---
name: canary-deploy
description: Safe system changes with automatic baseline capture, canary testing, and rollback for critical infrastructure modifications. Use when making changes to SSH config, firewall rules, network settings, systemd services, kernel parameters, or any system change that could break remote access. Prevents lockouts by validating connectivity before and after changes.

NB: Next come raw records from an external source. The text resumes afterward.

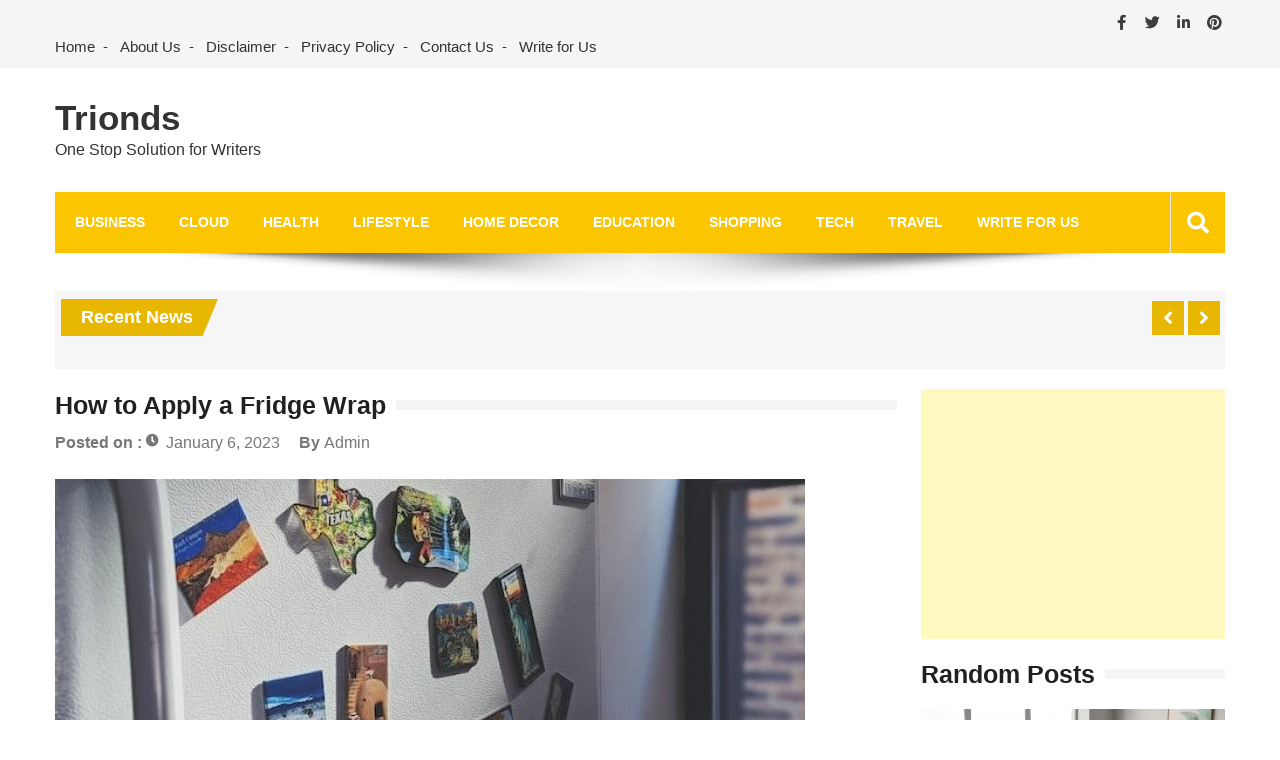

--- FILE ---
content_type: text/html; charset=utf-8
request_url: https://www.google.com/recaptcha/api2/aframe
body_size: 268
content:
<!DOCTYPE HTML><html><head><meta http-equiv="content-type" content="text/html; charset=UTF-8"></head><body><script nonce="Z2xSZk1PAm4esUB3w1GtJA">/** Anti-fraud and anti-abuse applications only. See google.com/recaptcha */ try{var clients={'sodar':'https://pagead2.googlesyndication.com/pagead/sodar?'};window.addEventListener("message",function(a){try{if(a.source===window.parent){var b=JSON.parse(a.data);var c=clients[b['id']];if(c){var d=document.createElement('img');d.src=c+b['params']+'&rc='+(localStorage.getItem("rc::a")?sessionStorage.getItem("rc::b"):"");window.document.body.appendChild(d);sessionStorage.setItem("rc::e",parseInt(sessionStorage.getItem("rc::e")||0)+1);localStorage.setItem("rc::h",'1769229948021');}}}catch(b){}});window.parent.postMessage("_grecaptcha_ready", "*");}catch(b){}</script></body></html>

--- FILE ---
content_type: application/javascript; charset=UTF-8
request_url: https://trionds-1.disqus.com/count-data.js?1=23629%20https%3A%2F%2Fwww.trionds.com%2F%3Fp%3D23629&1=23632%20https%3A%2F%2Fwww.trionds.com%2F%3Fp%3D23632&1=23635%20https%3A%2F%2Fwww.trionds.com%2F%3Fp%3D23635&1=23638%20https%3A%2F%2Fwww.trionds.com%2F%3Fp%3D23638&1=23641%20https%3A%2F%2Fwww.trionds.com%2F%3Fp%3D23641
body_size: 530
content:
var DISQUSWIDGETS;

if (typeof DISQUSWIDGETS != 'undefined') {
    DISQUSWIDGETS.displayCount({"text":{"and":"and","comments":{"zero":"0 Comments","multiple":"{num} Comments","one":"1 Comment"}},"counts":[{"id":"23632 https:\/\/www.trionds.com\/?p=23632","comments":0},{"id":"23641 https:\/\/www.trionds.com\/?p=23641","comments":0},{"id":"23629 https:\/\/www.trionds.com\/?p=23629","comments":0},{"id":"23638 https:\/\/www.trionds.com\/?p=23638","comments":0},{"id":"23635 https:\/\/www.trionds.com\/?p=23635","comments":0}]});
}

Born from a real incident where AllowTcpForwarding=no killed VPN tunnel access.
---

# Canary Deploy

Safe system changes with pre-flight checks, validation, and automatic rollback.

## The Problem

System changes can lock you out:
- SSH hardening breaks remote access
- Firewall rules block needed ports
- Kernel parameters cause instability
- Service restarts break dependencies

Recovery without physical access is painful or impossible.

## Quick Start

### Before any critical change

```bash
# Capture baseline (connectivity, services, ports)
bash scripts/canary-test.sh baseline

# Make your change
sudo nano /etc/ssh/sshd_config

# Validate change didn't break anything
bash scripts/canary-test.sh validate

# If validation fails:
bash scripts/canary-test.sh rollback
```

### For automated changes

```bash
# Full pipeline: baseline → apply → validate → rollback-if-failed
bash scripts/critical-update.sh \
  --name "SSH hardening" \
  --backup "/etc/ssh/sshd_config" \
  --command "sudo sed -i 's/PermitRootLogin yes/PermitRootLogin no/' /etc/ssh/sshd_config && sudo systemctl reload sshd" \
  --validate "ssh -o ConnectTimeout=5 localhost echo ok"
```

## Protocol A+B (Manual Workflow)

For interactive sessions where you want human-in-the-loop:

### Protocol A: Test interactively

1. Tell the human: "Open a second SSH session as backup"
2. Apply change in the first session
3. Ask: "Test connectivity from the second session"
4. If it works → confirm
5. If it fails → rollback from the backup session

### Protocol B: Backup first

1. Run `bash scripts/canary-test.sh baseline`
2. Verify backup is valid
3. Apply change
4. Run `bash scripts/canary-test.sh validate`
5. If validation fails → `bash scripts/canary-test.sh rollback`

**Always use both A + B together for maximum safety.**

## What Gets Checked

### Baseline capture
- SSH connectivity (local + remote)
- Open ports (ss -tlnp)
- Running services (systemctl)
- Firewall rules (ufw/iptables)
- Network routes
- DNS resolution
- Config file checksums

### Validation
- All baseline checks re-run
- Diff against baseline
- Any regression = FAIL

## Critical Change Categories

| Category | Risk | Example | Recovery |
|----------|------|---------|----------|
| SSH config | 🔴 HIGH | sshd_config changes | Backup session |
| Firewall | 🔴 HIGH | UFW/iptables rules | Pre-change snapshot |
| Network | 🔴 HIGH | Interface/routing changes | Console access |
| Services | 🟡 MEDIUM | systemd unit changes | systemctl restart |
| Kernel params | 🟡 MEDIUM | sysctl changes | Reboot to defaults |
| Packages | 🟢 LOW | apt install/upgrade | apt rollback |

## References

See `references/incident-report.md` for the real incident that inspired this skill.